У папы борода лопаточкой, во рту курительная трубка, она громко посвистывает, но… не дымит.
Трубка перестала дымить вот почему.
В один прекрасный день мама сварила борщ по-флотски, поставила тарелки на стол и пошла звать папу. Она хотела распахнуть дверь папиной комнаты, но дверь не поддалась.
Мама ещё раз толкнула дверь, но та опять не поддалась. Дверь как будто кто-то придерживал изнутри, а из дырки для ключа шёл дым.
Тогда мама протёрла фартуком очки, прищурилась и заглянула в дырку.
— Ух, вилливауз! — сказала она морское словечко, да так и попятилась. А всем известно, если мама говорит: «Вилливауз!», то наверняка произошло что-то выдающееся. Ведь вилливауз — это не что-нибудь, а морской ветер. Да и не просто морской, а который дует только в одном-единственном месте на всём земном шаре — в далёком Магеллановом проливе.
Так вот, мама сказала: «Вилливауз!» — и не зря! За дверью папиной комнаты в самом деле творилось что-то непонятное.
В дыму почти под самым потолком плавали письменный стол, стулья и этажерка. Папы не было видно совсем.
— Ау! — крикнула мама через дверь. — Где ты? Почему не идёшь обедать?
— Ау! — ответил папа откуда-то сверху. — Я бы пошёл, да не могу.
— Не можешь? Но почему?
— Потому что здорово накурил. Так накурил, что моё кресло всплыло и повисло под потолком. Теперь мне не слезть!
— А ты постарайся дотянуться до форточки ивыпусти дым на улицу.
— Постараюсь, — ответил папа.
Через минуту послышался стук форточки, и дым пошёл на улицу с протяжным свистом. Письменный стол, стулья и кресло с папой опустились на свои законные места.
Дверь в комнату отворилась легко.
Тогда мама сказала:
— Летающая мебель мне нравится. Но, если ты накуришь покрепче, не взлетит ли потолок?
Папа посмотрел вверх, увидел на потолке трещинки, очень удивился и трубку погасил. Именно с этого дня трубка у него посвистывает, но не дымит.
Папа соглашается с мамой во всём, не соглашается только носить вязаный колпак.
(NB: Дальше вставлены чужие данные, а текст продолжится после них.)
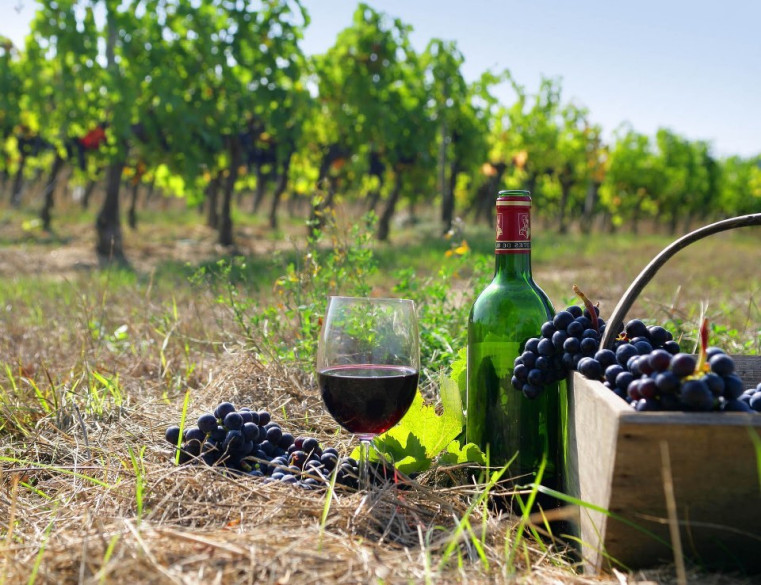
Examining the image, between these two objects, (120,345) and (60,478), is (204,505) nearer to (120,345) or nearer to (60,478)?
(60,478)

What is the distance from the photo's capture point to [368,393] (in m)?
1.57

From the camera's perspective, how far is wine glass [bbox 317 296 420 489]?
1585 mm

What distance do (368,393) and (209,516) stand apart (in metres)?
0.46

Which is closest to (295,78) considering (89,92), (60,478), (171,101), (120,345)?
(171,101)

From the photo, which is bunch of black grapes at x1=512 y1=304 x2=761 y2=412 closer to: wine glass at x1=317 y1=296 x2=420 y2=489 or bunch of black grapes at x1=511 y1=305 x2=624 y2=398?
bunch of black grapes at x1=511 y1=305 x2=624 y2=398

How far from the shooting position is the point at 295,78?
41.1 feet

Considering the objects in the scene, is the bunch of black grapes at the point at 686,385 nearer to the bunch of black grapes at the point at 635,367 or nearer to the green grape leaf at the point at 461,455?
the bunch of black grapes at the point at 635,367

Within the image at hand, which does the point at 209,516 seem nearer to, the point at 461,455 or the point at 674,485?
the point at 461,455

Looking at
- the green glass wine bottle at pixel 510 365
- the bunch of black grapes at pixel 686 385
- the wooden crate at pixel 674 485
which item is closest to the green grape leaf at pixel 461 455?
the green glass wine bottle at pixel 510 365

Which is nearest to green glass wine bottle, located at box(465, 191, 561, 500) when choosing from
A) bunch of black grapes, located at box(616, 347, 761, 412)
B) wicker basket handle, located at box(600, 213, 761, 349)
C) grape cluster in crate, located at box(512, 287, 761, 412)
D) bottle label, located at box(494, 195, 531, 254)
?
bottle label, located at box(494, 195, 531, 254)

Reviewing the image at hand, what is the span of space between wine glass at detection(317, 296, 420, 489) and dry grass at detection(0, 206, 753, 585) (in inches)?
A: 8.4

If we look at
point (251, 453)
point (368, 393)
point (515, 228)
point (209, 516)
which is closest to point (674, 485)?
point (368, 393)

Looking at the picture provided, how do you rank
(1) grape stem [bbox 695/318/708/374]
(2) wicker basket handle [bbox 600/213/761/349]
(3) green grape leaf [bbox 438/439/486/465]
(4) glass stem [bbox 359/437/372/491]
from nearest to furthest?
(1) grape stem [bbox 695/318/708/374] → (2) wicker basket handle [bbox 600/213/761/349] → (4) glass stem [bbox 359/437/372/491] → (3) green grape leaf [bbox 438/439/486/465]

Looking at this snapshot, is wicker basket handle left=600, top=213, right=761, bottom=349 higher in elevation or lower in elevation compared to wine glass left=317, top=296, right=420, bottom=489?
higher
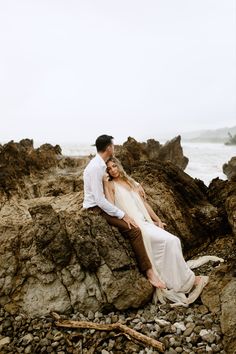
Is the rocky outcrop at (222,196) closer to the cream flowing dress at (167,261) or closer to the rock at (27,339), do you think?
the cream flowing dress at (167,261)

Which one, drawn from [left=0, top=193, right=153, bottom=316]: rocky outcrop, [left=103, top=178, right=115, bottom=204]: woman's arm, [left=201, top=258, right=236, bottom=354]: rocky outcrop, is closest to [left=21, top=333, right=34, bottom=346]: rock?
[left=0, top=193, right=153, bottom=316]: rocky outcrop

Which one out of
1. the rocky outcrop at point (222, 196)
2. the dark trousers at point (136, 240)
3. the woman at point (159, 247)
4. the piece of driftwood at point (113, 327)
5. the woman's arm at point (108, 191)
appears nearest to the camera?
the piece of driftwood at point (113, 327)

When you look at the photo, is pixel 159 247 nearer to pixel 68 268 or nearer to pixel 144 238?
pixel 144 238

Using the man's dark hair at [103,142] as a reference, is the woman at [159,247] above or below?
below

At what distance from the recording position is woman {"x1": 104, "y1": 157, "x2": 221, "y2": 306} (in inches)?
211

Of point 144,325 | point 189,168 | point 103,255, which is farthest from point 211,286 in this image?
point 189,168

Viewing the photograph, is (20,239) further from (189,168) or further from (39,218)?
(189,168)

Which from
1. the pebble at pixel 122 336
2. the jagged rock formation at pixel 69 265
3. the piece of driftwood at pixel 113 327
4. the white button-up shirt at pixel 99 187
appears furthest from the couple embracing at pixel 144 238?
the piece of driftwood at pixel 113 327

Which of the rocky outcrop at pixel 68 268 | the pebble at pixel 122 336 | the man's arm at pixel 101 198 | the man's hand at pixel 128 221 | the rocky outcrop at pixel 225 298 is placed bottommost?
the pebble at pixel 122 336

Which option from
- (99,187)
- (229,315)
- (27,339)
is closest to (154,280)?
(229,315)

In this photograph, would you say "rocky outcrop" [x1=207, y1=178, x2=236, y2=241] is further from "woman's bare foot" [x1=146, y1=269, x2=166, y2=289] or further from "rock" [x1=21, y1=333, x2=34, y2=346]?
"rock" [x1=21, y1=333, x2=34, y2=346]

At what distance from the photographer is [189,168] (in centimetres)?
3023

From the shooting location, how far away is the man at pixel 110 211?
215 inches

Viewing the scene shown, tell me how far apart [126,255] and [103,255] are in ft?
1.21
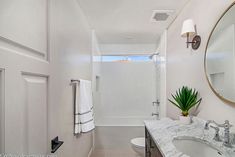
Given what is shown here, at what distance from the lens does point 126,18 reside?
2.82m

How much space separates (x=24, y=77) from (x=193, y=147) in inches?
50.4

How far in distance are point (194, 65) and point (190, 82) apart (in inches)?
8.7

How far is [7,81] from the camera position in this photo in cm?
77

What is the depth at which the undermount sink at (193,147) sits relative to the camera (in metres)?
1.28

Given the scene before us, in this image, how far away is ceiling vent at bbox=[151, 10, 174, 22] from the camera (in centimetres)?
251

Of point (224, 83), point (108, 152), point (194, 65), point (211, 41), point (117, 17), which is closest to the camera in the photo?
point (224, 83)

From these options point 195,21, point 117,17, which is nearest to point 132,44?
point 117,17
— Посмотри, — уговаривает мама, — какой чудесный колпак с помпоном я связала. В нём, да ещё с трубкой, ты как заправский китобой. А кроме того, колпак прикроет твою лысину и по ней в ненастную погоду не будет шлёпать дождь.
— Пусть шлёпает! — отвечает папа. — Пошлёпает, пошлёпает, да, глядишь, у меня и опять вырастут кудри. Мне очень хочется стать китобоем, но колпак с помпоном носи на здоровье сама.
И колпак мама носит сама, и вид у неё вполне китобойский, хотя работает она не на корабле, а в папиной школе библиотекарем.
А ещё в домике живёт-поживает мальчик Шурка. Он тоже собирается стать моряком-китобоем. Он тоже разбирается в морских делах не хуже папы, не хуже мамы. Да это и неудивительно: ведь Шурке девять лет, и человек он вполне самостоятельный.
Теперь слушайте дальше. В калитку на Цветочном берегу по сто раз на день забегали чумазые соседи-сапожники, любовались Цветочным морем и говорили:
— Чудо! Откуда ни посмотри — чудо! Сразу видно, что тут живут толковые люди. Вот если бы они захотели, мы бы их научили и новые сапоги шить, и старые каблуки подбивать, и варить сапожную мазь на скипидаре. Такая тонкая работа у них, конечно, тоже получится.
Следом приходили румяные молочницы и тоже говорили:
— А мы бы таких толковых людей с радостью позвали мыть кринки из-под молока. Уж кто-кто, а они ни одной кринки не разобьют.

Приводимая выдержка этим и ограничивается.